Among the most spectacular birds of South Africa are the cranes, most easily spotted in wetlands - although the wattled crane is a lucky find as it is extremely uncommon. The beautiful blue crane is South Africa's national bird; the crowned crane is probably the flashiest of the three with its unmistakable prominent crest.
Among its larger bird species, South Africa also has several eagles and vultures. Among its most colourful are kingfishers, bee-eaters, sunbirds, the exquisite lilacbreasted roller, and the Knysna and purple-crested louries.
Drakensberg: Barrier of Spears 
The uKhahlamba Drakensberg Park has outstanding natural beauty, Africa's highest mountain range south of Kilimanjaro, a fascinating and ancient geology, some of the rarest animals in the world - and the largest, richest and most concentrated series of rock art in Africa. In 2000 it became the fourth site in South Africa to be granted World Heritage status by the United Nations Educational, Scientific and Cultural Organisation (Unesco).
Internationally, there are 812 World Heritage sites, in 137 countries. Africa has 65 sites and South Africa a total of seven. Three of these are cultural sites and three natural. The Drakensberg, because of its remarkable geology and unmatched wealth of San rock art, is a mixed cultural and natural World Heritage site.
The uKhahlamba Drakensberg Park lies in the west of KwaZulu-Natal on the Lesotho border. It is 243 000 hectares in size, stretching 150 kilometres from Royal Natal National Park in the north to Cobham Forest Station in the south. Both the Zulu name uKhahlamba - barrier of spears - and the Afrikaans name Drakensberg - dragon mountains - fit the formidable horizon created by the range. A massive basaltic cap set on a broad base of sedimentary rocks belonging to the Stormberg series of 150-million years ago, the mountains are South Africa's main watershed.
For more than 4 000 years they were home to the indigenous San people, who created a vast body of rock art - the largest and most concentrated collection in Africa. There are some 600 sites and 35 000 individual images in the Drakensberg. In describing the park's natural heritage, Unesco notes its "exceptional natural beauty in its soaring basaltic buttresses, incisive dramatic cutbacks and golden sandstone ramparts. Rolling high altitude grasslands, the pristine steep-sided river valleys and rocky gorges also contribute to the beauty of the site."

> Recorded information
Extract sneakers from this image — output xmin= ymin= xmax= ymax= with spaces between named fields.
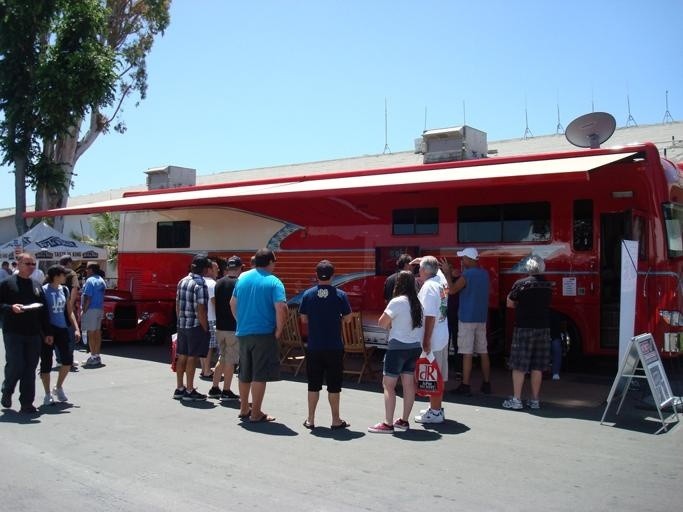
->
xmin=392 ymin=418 xmax=410 ymax=430
xmin=366 ymin=421 xmax=394 ymax=434
xmin=181 ymin=387 xmax=208 ymax=402
xmin=0 ymin=391 xmax=12 ymax=409
xmin=55 ymin=361 xmax=79 ymax=367
xmin=42 ymin=394 xmax=54 ymax=407
xmin=479 ymin=382 xmax=491 ymax=394
xmin=418 ymin=406 xmax=444 ymax=418
xmin=413 ymin=412 xmax=444 ymax=424
xmin=524 ymin=398 xmax=540 ymax=409
xmin=19 ymin=403 xmax=35 ymax=412
xmin=79 ymin=356 xmax=102 ymax=367
xmin=447 ymin=381 xmax=471 ymax=395
xmin=172 ymin=386 xmax=186 ymax=399
xmin=51 ymin=385 xmax=69 ymax=403
xmin=500 ymin=397 xmax=524 ymax=409
xmin=218 ymin=390 xmax=240 ymax=402
xmin=206 ymin=386 xmax=222 ymax=398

> Stated exercise A
In the article on South Africa's birds and the Drakensberg, change "vultures" to "hawks" in the stretch from "Among its larger" through "and purple-crested louries.", and give that stretch again.
> Stated exercise B
Please go on with the article on South Africa's birds and the Drakensberg, starting after its last sentence.
The listing isn't needed here.

> Exercise result A
Among its larger bird species, South Africa also has several eagles and hawks. Among its most colourful are kingfishers, bee-eaters, sunbirds, the exquisite lilacbreasted roller, and the Knysna and purple-crested louries.

> Exercise result B
The ox-wagons of Boer settlers had to negotiate the Drakensberg's steep passes in 1837 during the Great Trek from the Cape Colony. The apocryphal tale goes that, 40 years later, the name Drakensberg was coined when a Boer father and son reported seeing a dragon, a giant lizard with wings and a tail, flying above the cloud-covered mountain peaks.
From the massive basalt cliffs of its northern reaches to the soaring sandstone buttresses in the south, the range is the highest in Africa south of Kilimanjaro. It is home to the world's second-highest waterfall, the Tugela Falls, with a total drop of 947 metres. They are easily viewed after a heavy rain from the main road into the park.
The Drakensberg's natural and cultural wealth has made it one of South Africa's top tourist destinations. Accommodation caters for all tastes and budgets, from luxury resorts and hotels to guesthouses, bed-and-breakfast establishments, caravan parks and cabins.
Huts and listed caves are available for those who prefer to hike the mountains. Thousands of trails are marked across the Drakensberg, from short ambles through indigenous fern forests to more strenuous expeditions through the mountains' hills and passes. The park offers four golf courses, as well as horse trails, scenic self-drives, trout streams for fishing, and mountain climbing and abseiling activities.
Ancient rock art heritage
The uKhahlamba-Drakensberg Park is also a monument to the San hunter-gatherers, who lived there from the Stone Age until the late 19th century - a 4 000-year occupation.
Living in the sandstone caves and rock shelters of the Drakensberg's valleys, the San made paintings that Unesco describes as "world famous and widely considered one of the supreme achievements of humankind … outstanding in quality and diversity of subject and in their depiction of animals and human beings … which throws much light on their way of life and their beliefs. "The rock art of the Drakensberg is the largest and most concentrated group of rock paintings in Africa south of the Sahara, and is outstanding both in quality and diversity of subject."
Originally roaming freely throughout southern Africa, the San were forced to take refuge in the mountains with the 13th-century migration of Bantu-speaking people into the region and, later, European colonisation. San culture disappeared from the Drakensberg at the end of the 19th century. The artists used red, orange, yellow, black and white, derived from mixing clay, burnt wood and ochre oxides. The paintings have a documentary aspect, showing the San interacting with one other and their environment. Hunting scenes are common. The subject matter changed with the arrival of the settlers from the north and the colonisers from Europe.
The oldest painting on a rock shelter wall in the Drakensberg dates back about 2 400 years, but paint chips at least a thousand years older have also been found.
For the birds
The park is also home to 299 recorded bird species - an astonishing 37% of all non-marine avian species in southern Africa. Ten of the park's bird species are listed as important to world conservation. These include the globally endangered Cape parrot and white-winged flufftail, and the globally threatened corncrake, lesser kestrel and yellow-breasted pipit. The blue crane, Cape vulture and bald ibis are counted as globally vulnerable, while the pallid harrier and black harrier are on the near-threatened list.
Among the park's 48 species of mammal are the threatened eland and endemic grey rhebuck, which each currently number around 2 000 - the highest population nationally. Its colonies of clawless and spotted neck otters are also the largest in South Africa.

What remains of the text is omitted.